57. Agnes also came to my home several times after she was dismissed. She was very upset and was pleading for me to please change my statement and asking me to tell Carol Edwards to stop the action against her. She said that she had a daughter and an elderly mother and this would make life very difficult. She asked me to please tell Carol Edwards that I had made a mistake and to change my statement. I explained that I could only report what I had witnessed and it was not for me to say whether it was right or wrong, but I have a duty to report it."
- It is, therefore, to my mind plain that Mrs Archer was saying that the Claimant knew long before May 2012 that the Claimant had made a statement implicating her to Aermid at the request of Mrs Edwards.
- On the question relating to Mrs Archer, the Employment Judge set out the contentions of the Claimant in paragraphs 10-12 of his Reasons. I need not set those out in full. I should, however, mention that the Claimant says she first learned of Mrs Archer's statement on 3 May not 1 May. 1 May was, she tells me, the date of the letter from the Nursing and Midwifery Council. She would have received it about two days later. She says that, while she may have mentioned the date of 1 May in a letter to the Employment Tribunal (see paragraph 10 of Employment Judge Roper's Reasons), that was a mistake.
- The Employment Judge made reference to section 68(1) of the Race Relations Act 1976, then applicable, which provided for a three-month time limit "beginning when the act complained of was done" and made reference to leading cases on the question of time limits and amendment. He approached the case as one concerned with amendment. I am not quite sure why he did this since the Claimant appears to have issued fresh proceedings against Mrs Archer. However, he directed himself correctly that the claim was long out of time and said that the essential question was whether it was just and equitable to extend time.

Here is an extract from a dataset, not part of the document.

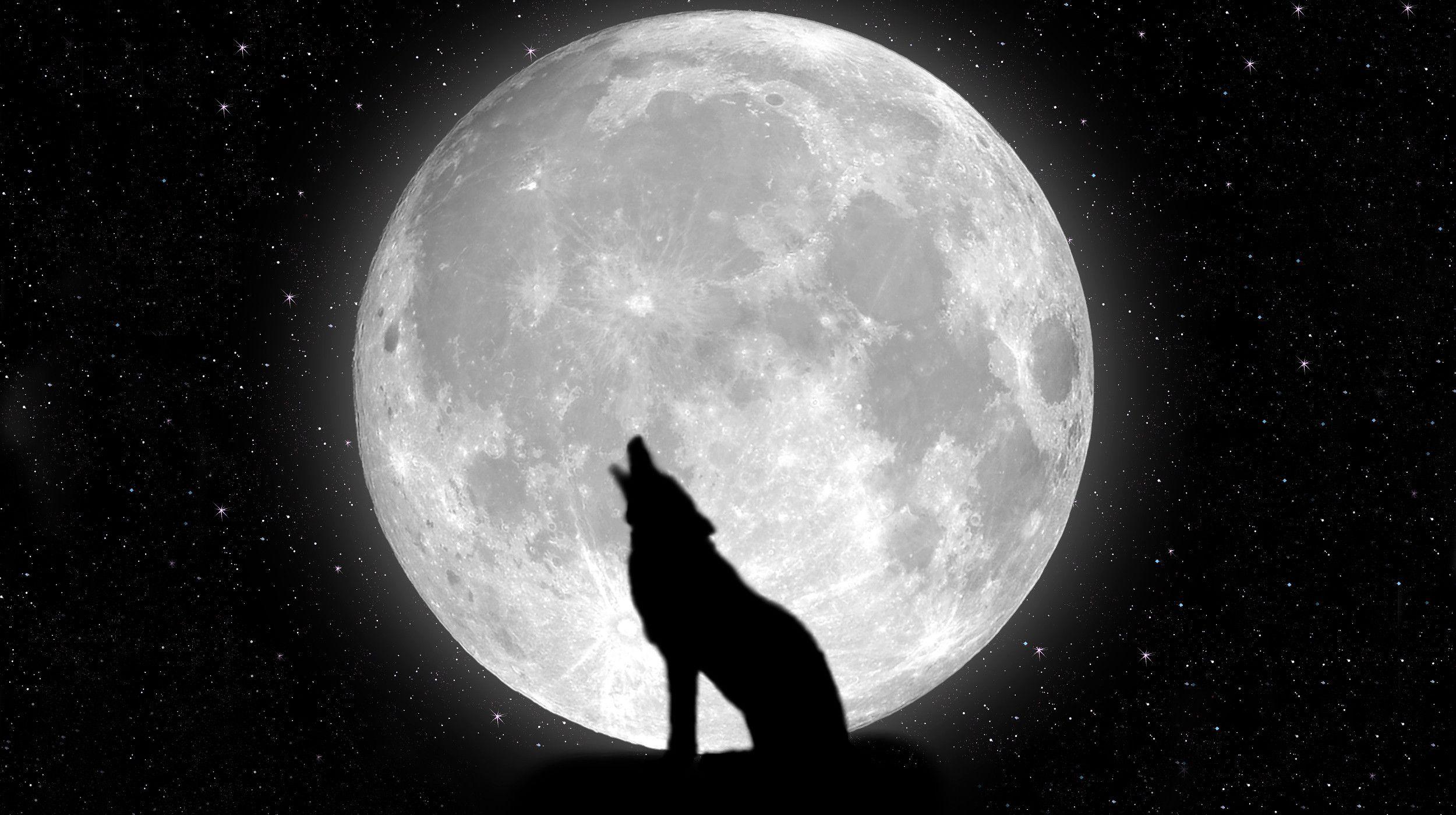 жёны собака воет на луну картинка брат хорошо известный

- The key passage in his reasoning appears to me to be the following:
"26...The only grounds relied upon by the claimant for suggesting that it would be just and equitable to extend the time limit are that she did not know of the third respondent's alleged actions until then. However, the claimant knew of this potential claim against the third respondent on 1 May 2012, and discussed it with her representative, who was experienced in employment law and employment tribunal procedures. They chose not to issue proceedings against the third respondent at that stage or within any further three-month time limit (always assuming there was such a limit if time started running from 1 May 2012 which is by no means clear), and they did so for deliberate tactical reasons on the assumption that it would assist their objections to the application to review and revoke the Default Judgment. They simply did not wish to be seen to be seeking to issue proceedings against the third respondent so long after the employment ended which in their view would have undermined their criticism of the first and second respondents' application. As to (iii) above, the claimant then changed her mind, but the delay in issuing proceedings promptly after 1 May 2012 was of her own choosing, and she was not precluded from issuing proceedings by any lack of knowledge, illness or other impediment either promptly or within three months of 1 May 2012. She simply decided on advice not to do so.
27. I have considered the factors in section 33 of the Limitation Act 1980 which is referred to in the Keeble
decision. I deal with each of these in turn.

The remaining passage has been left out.